5. What is the difference between third generation IVF and traditional prenatal diagnosis?
Traditional prenatal diagnosis includes chorionic villus biopsy, amniocentesis, ultrasonography, etc. The chorionic villus biopsy is relatively early, usually at 10-12 weeks of gestation, amniocentesis after 16 weeks of gestation, and ultrasound malformation screening until 22-24 weeks of gestation, all three methods require pregnancy before diagnosis can be made. The third generation IVF does the opposite, diagnosing first and then getting pregnant, bringing the diagnosis forward to before the embryo implantation into the mother’s uterus, which has a great effect on reducing the physical and mental pain of pregnant women.
6. Is third generation IVF safe for future generations?
The third generation of IVF requires the removal of a small number of cells from the embryo, and whether this process affects the normal development of the embryo has been a concern for scientists from various countries. Studies have shown that when the embryo is first formed, there is no clear division of labor between the cells that perform the specific tasks, and each cell has the potential to differentiate into various organs, and the early embryo has a strong compensatory capacity.
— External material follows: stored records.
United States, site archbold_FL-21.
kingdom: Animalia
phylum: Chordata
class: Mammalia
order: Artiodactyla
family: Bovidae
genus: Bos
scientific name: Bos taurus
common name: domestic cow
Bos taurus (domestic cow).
It is not that third generation IVF is absolutely safe, as with other new medical technologies, the birth of any new technology is a double-edged sword, and its real effect may take decades or even centuries to make an accurate judgment, so although China allows it to be carried out, it must be strictly approved by the health administration department to avoid abuse of the technology, and to strictly ensure that the operation process is standardized and orderly.
7. What is the success rate of third generation IVF?
The age of the pregnant woman and the number of embryos obtained are the key factors affecting the success rate. Third-generation IVF is often performed on patients with genetic diseases, recurrent spontaneous miscarriages, balanced translocation and oligozoospermia, etc. They are usually older and have fewer embryos obtained, and after PGD screening, the number of embryos available for transfer is even smaller. However, clinical pregnancy does not mean that a healthy offspring can be born, while third-generation IVF, due to embryo screening, has a lower miscarriage rate and a significantly lower birth defect rate than regular IVF once a pregnancy occurs.
8. Can third generation IVF be misdiagnosed?
As with any diagnostic technology, PGD cannot be 100% accurate. The European PGD Collaborative Group reported that the misdiagnosis rate of PGD for monogenic diseases is only 0.47%, while the accuracy rate of PGD for chromosomal diseases is generally reported to be around 95%.
9. Does having a third generation test mean that the fetus is 100% normal?
No. PGD can only screen for a known genetic factor, for example, for carriers of balanced translocation of chromosomes 2 and 5, we can only screen the embryo for chromosomes 2 and 5, but not for other chromosomes; similarly, for carriers of myotonic dystrophy, we can only screen for the causative gene, but it is unknown whether the embryo carries other causative genes and whether the embryo has normal chromosomes. For this reason, after PGD, a successful pregnancy must be followed by a routine prenatal examination and, if necessary, some special tests.